Political parties that have been operating under the cover of Islam have lost all credibility, despite the ill-placed support they have received from the West, especially from the Obama administration in the United States, which believed that political Islam would usher in an era of democracy and reform.
Mr Ghannouchi’s latest statements make way for a serious discussion in this region about the harms of political Islam, the writer said. This would allow for a large-scale campaign to attempt to rectify outdated concepts that were entrenched in the minds of generations of Arabs.
For his part, the columnist Amin Kamourieh wrote in the Lebanese daily Annahar: "Ghannouchi did well to remove the cloak of the Muslim Brotherhood, which his party has donned since the beginning, opting for the cloak of a civilian political party that separates faith and politics. Experience has shown that mixing politics with religion has ended in violence and terrorism in our Arab region."
This isn’t the first time that the leader of Ennahda has defied expectations. His party willingly gave up power in Tunisia and entered into a coalition to save the country from turmoil. This was because it saw what the Brotherhood’s monopoly of power had led to in Egypt.
“His rational position may have saved Tunisia from the fate of Libya and Algeria,” the writer said. “The man is a rare figure on the political Islam scene.”

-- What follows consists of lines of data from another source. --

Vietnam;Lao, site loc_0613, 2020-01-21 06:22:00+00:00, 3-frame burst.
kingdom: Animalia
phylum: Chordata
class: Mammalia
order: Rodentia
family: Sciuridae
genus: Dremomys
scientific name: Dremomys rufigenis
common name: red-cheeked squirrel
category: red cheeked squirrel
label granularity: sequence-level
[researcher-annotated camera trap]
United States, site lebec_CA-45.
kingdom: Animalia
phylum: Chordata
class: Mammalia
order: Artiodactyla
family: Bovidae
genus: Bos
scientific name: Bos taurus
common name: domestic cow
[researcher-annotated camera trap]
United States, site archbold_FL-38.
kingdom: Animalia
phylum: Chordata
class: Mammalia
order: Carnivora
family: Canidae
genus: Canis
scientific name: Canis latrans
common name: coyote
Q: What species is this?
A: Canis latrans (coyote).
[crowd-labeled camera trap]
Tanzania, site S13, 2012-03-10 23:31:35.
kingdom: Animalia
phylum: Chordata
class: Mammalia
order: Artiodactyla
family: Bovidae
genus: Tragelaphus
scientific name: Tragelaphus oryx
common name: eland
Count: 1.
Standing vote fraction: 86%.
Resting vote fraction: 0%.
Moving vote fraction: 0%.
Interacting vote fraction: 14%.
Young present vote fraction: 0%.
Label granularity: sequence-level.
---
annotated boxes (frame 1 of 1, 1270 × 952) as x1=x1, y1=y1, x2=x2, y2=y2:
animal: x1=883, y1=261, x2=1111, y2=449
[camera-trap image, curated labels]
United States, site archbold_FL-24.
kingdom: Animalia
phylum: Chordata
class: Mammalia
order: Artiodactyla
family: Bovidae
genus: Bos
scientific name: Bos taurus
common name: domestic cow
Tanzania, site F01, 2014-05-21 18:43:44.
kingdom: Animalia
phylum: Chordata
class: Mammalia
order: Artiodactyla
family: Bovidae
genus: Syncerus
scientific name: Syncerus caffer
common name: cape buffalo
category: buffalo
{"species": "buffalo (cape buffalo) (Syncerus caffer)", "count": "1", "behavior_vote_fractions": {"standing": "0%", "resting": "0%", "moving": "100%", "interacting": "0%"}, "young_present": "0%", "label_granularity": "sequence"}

This turn of events would not go unnoticed, Kamourieh said. Some Islamists would interpret it as a regression from religion or even an attempt to appease the West. Secularists would also be sceptical, as they would see it as a manoeuvre aimed at political and electoral objectives.
Mr Ghannouchi will need time to prove how serious he is, for a shift of this kind gives rise to profound questions.
Has he finally realised that the way of political Islam was wrong? Can you separate religion from politics? Can his move be seen as an ideological divorce from the Muslim Brotherhood or is it simply a repositioning aimed at acquitting Ennahda from the political and security crisis in Tunisia?